- WHAT YOU SHOULD DO
Update the captions in the data below by replacing "Refrigerator" with "Fridge" and leaving every other word unchanged. Give back only the captions, without the pictures.

DATA PROVIDED Block Start

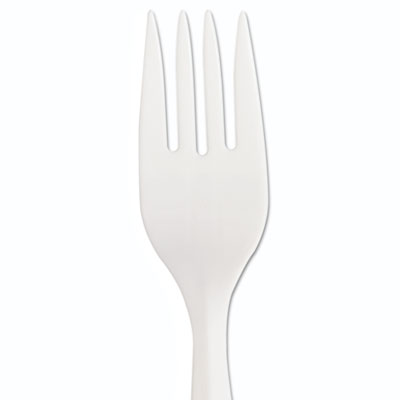 Dixie&reg; Mediumweight Polypropylene Cutlery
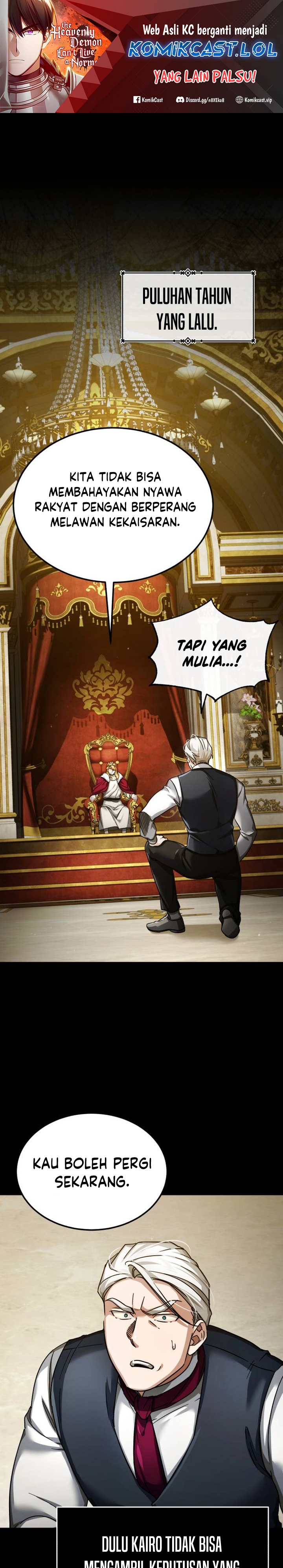 Read The Heavenly Demon Can’t Live a Normal Life ID Manga Online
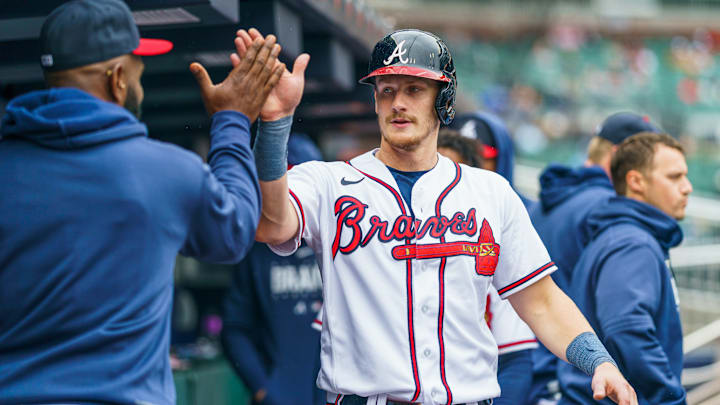 Miami Marlins v Atlanta Braves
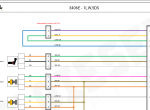 Diagnostic Software Cat 3406E Engine 1LW, 5DS ECM Wire Diagram PDF - 3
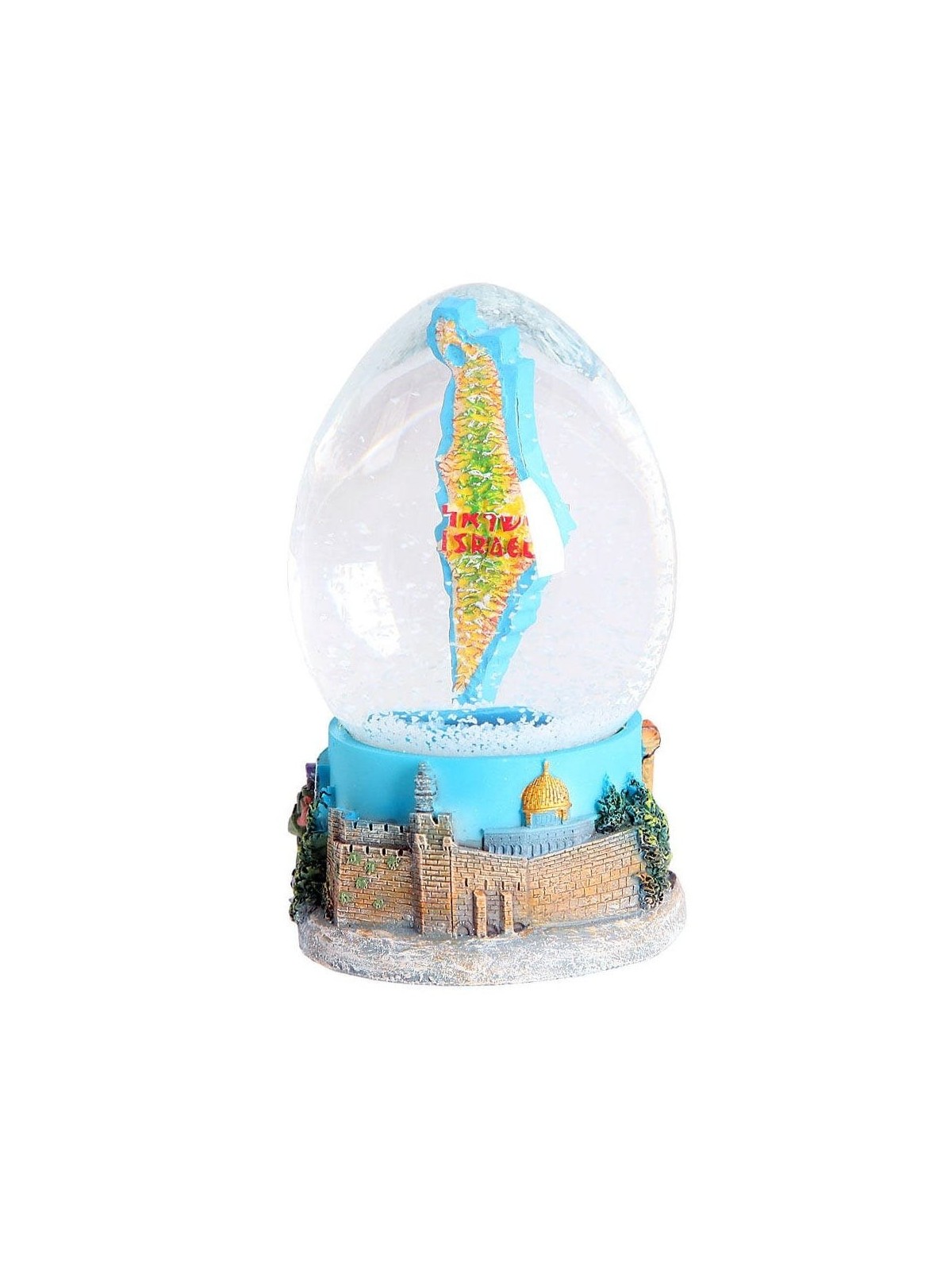 Israel Snow Egg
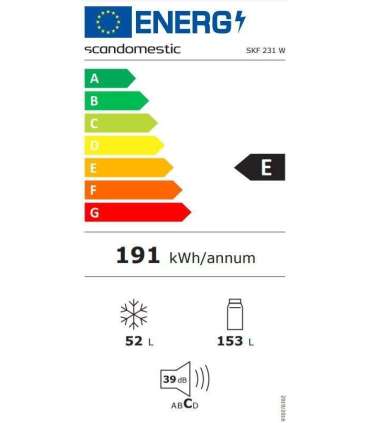 Refrigerator Scandomestic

DATA PROVIDED Block End

- OUTPUT FOR THIS TASK
 Dixie&reg; Mediumweight Polypropylene Cutlery
 Read The Heavenly Demon Can’t Live a Normal Life ID Manga Online
 Miami Marlins v Atlanta Braves
 Diagnostic Software Cat 3406E Engine 1LW, 5DS ECM Wire Diagram PDF - 3
 Israel Snow Egg
 Fridge Scandomestic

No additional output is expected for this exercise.